Florin Rominu, founder and chief administrator of Inland Regional Hospice in Corona, believes most of the changes will be clerical. Unlike other elements of the healthcare industry – hospitals, for example – the ACA isn’t likely to overwhelm hospices with major changes, Rominu said.
At least not anytime soon.
“If you look at the [Affordable Care Act], it doesn’t say too much about hospices or hospice care,” said Rominu, who also owns and operates two assisted living facilities in Redlands. “The main difference is it requires more detailed reporting on a patient’s condition. Most of this we didn’t have to do before.”
Rominu is referring in part to the ACA’s Hospice Quality Reporting Requirement, which became mandatory for all hospices on Oct. 1, four years after the first part of the Affordable Care Act became law.
No more than fourteen days after a patient is admitted to a hospice, hospice officials must submit to the Centers for Medicare and Medicaid Services a report on the person’s medical status at the time of admission. The data is used to determine what kind of treatment a person will receive.
The hospice has 30 days from date of admission to submit that data to CMS, Medicare being the primary insurer for hospice treatment.
At discharge – death or otherwise – the hospice has seven days to complete all data on the patient’s stay and treatment and 30 days to submit that information to CMS. Any missed deadline can result in a two percent reduction in payments from Medicare.

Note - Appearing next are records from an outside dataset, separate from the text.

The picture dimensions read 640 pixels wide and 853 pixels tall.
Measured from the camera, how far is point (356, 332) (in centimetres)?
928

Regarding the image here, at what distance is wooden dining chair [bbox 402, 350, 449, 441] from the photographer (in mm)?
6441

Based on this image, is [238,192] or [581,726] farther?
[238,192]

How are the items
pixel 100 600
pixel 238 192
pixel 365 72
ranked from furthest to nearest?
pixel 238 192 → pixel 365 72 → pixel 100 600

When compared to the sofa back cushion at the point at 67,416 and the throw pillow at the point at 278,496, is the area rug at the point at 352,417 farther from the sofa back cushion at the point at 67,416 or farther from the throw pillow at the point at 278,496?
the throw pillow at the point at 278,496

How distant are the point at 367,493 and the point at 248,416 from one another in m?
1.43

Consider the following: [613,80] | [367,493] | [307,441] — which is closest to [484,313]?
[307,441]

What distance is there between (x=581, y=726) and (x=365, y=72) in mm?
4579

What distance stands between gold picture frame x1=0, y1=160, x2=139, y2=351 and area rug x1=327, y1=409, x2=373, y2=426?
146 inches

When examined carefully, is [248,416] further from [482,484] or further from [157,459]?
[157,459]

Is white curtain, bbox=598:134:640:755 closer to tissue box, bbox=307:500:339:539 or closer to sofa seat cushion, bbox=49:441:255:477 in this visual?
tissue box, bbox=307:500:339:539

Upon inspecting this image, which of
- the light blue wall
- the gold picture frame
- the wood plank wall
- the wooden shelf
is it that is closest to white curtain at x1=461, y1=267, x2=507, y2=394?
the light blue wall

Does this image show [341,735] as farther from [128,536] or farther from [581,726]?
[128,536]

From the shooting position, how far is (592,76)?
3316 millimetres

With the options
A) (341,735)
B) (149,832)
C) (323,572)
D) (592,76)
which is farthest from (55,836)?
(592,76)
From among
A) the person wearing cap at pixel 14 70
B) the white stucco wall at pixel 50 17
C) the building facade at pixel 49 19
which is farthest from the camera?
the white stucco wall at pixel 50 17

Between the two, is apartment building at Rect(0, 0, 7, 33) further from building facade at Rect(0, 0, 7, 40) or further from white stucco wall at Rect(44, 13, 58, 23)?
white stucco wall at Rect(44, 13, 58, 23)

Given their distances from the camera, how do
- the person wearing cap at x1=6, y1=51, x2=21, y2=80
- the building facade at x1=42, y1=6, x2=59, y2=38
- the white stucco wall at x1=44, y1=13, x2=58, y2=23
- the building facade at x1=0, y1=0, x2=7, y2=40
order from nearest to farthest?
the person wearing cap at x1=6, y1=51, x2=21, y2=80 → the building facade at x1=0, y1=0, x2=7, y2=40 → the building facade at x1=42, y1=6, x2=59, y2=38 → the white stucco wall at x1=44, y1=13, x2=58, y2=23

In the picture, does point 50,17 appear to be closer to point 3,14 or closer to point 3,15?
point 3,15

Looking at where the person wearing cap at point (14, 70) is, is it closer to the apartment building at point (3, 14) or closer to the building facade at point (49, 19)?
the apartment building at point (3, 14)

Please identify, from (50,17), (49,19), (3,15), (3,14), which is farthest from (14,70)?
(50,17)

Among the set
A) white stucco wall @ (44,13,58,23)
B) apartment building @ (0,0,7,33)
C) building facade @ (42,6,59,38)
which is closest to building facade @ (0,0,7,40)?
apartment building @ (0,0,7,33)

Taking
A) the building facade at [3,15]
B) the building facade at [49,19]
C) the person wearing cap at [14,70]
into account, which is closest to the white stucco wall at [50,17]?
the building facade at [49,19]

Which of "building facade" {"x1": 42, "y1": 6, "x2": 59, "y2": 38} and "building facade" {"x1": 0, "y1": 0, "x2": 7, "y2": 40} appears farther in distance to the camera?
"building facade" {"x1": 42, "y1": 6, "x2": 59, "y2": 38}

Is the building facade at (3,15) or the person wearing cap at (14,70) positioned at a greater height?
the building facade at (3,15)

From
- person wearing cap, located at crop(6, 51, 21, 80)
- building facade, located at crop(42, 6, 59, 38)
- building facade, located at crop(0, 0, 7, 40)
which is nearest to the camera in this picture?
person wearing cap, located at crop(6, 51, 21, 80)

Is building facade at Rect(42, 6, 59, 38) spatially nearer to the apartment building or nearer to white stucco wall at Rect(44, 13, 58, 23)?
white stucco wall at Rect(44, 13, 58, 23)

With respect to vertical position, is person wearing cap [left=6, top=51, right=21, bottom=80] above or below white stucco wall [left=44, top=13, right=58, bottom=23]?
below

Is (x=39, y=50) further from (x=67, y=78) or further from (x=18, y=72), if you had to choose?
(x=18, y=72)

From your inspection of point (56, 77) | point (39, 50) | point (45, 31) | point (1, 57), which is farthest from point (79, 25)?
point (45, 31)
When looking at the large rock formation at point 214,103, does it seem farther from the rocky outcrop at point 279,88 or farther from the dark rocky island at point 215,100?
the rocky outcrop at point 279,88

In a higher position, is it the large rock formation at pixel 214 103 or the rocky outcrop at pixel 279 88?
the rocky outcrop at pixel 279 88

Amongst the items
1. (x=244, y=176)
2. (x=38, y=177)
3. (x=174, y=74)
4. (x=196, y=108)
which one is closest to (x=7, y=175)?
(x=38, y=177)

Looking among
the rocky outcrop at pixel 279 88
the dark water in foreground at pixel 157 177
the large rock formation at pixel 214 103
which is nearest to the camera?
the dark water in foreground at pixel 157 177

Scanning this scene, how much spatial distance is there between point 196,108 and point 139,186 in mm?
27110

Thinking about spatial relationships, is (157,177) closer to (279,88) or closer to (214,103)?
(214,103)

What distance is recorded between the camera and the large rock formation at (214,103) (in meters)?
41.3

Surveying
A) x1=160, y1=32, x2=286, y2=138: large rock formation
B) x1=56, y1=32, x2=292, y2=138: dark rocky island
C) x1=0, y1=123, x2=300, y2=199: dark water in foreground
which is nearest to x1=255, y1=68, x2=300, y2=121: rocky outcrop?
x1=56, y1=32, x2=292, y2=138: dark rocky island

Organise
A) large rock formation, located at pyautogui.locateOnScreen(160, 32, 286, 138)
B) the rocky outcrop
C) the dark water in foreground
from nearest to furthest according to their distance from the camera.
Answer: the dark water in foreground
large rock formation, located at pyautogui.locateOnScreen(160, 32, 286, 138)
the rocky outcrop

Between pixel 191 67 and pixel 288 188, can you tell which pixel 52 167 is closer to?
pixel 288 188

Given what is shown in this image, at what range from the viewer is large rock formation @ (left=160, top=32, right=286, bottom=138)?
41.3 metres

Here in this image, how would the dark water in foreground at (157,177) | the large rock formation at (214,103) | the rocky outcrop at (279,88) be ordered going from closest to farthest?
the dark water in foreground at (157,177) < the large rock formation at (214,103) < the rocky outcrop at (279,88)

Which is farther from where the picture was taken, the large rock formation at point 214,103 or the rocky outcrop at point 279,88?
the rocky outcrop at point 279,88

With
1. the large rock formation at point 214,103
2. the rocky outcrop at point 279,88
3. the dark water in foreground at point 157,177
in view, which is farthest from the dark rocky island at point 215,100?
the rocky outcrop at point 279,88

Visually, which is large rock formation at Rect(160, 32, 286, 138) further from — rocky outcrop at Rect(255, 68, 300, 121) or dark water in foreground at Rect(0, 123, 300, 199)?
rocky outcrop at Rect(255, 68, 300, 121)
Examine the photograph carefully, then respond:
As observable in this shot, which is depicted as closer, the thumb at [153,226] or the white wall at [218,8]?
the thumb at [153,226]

The goal is to reduce the number of discharges back and forth between hospices and hospitals, a practice that can cost both sides a lot of money. Another goal is to prevent the system from being abused.
“They’re looking for more transparency,” said Rominu, who said Inland Regional charges an average of $170 a day for treatment. “There’s a lot of data in these reports because they want to get as much information about a patient as they can.”
Rominu reassigned one of his employees to handle Inland Regional’s quality reporting duties exclusively when the ACA’s hospice requirements became law.
“They’re a lot more detailed than what we’ve had to deal with in the past, and more open-ended,” he said. “Before, there weren’t really any deadlines, and there weren’t any penalties.”
Some hospices, including Inland Regional, will be forced to hire outside agencies to conduct surveys of family members and care-givers. That’s another ACA requirement of hospices that is being tested now and will become official April 1.
“None of this is going to be easy,” said Rominu, who believes hospice care should be more of a six-month service, not something that’s used only in the last week or two of life.
The hospice reporting programs aren’t as far along as other aspects of Obamacare, and there’s no mechanism in place for the public to access the information that hospices provide to the government.
Still, Medicare officials support the extra reporting, saying that more data, particularly when it’s shared among doctors, leads to better treatment.
“CMS’ goal is to adopt measures for the Hospice Quality Reporting program that ensure care is patient and family-centered and is safe and high-quality,” Dr. Patrick Conway, chief medical officer and director of the Center for Clinical Standards and Quality at CMS, told the website lifemattersmedia.org., in a statement.
The National Hospice and Palliative Care Organization also issued a statement saying it “fully supports quality reporting,” but added that the practice has caused “significant additional expenditure of resources over a short period of time” for end-of-life facilities.
One element of Obamacare could have a major impact on hospice care should it end up being successful, said Susan Negreen, executive director of the California Hospice and Palliative Care Association in Sacramento.
End-of-life treatment has never included curative care, but a three-year pilot program in the Affordable Care Act is making an exception to that practice: hospice care for chronically ill children – meaning anyone less than 18 years old – that does include treatment intended to save the patient’s life, Negreen said.
If that works – at this point it’s only being tested in a few markets – it could someday lead to curative care in some or all hospice treatment, Negreen said.
“It’s understandable that parents never want to give up on the life of their child,” Negreen said. “You now have a form of hospice care that does include curative care, and that could become permanent. That could lead to some major changes in end-of-life care.”
Correction: Susan Negreen’s name was misreported in the first installment of this series, which was published last Monday.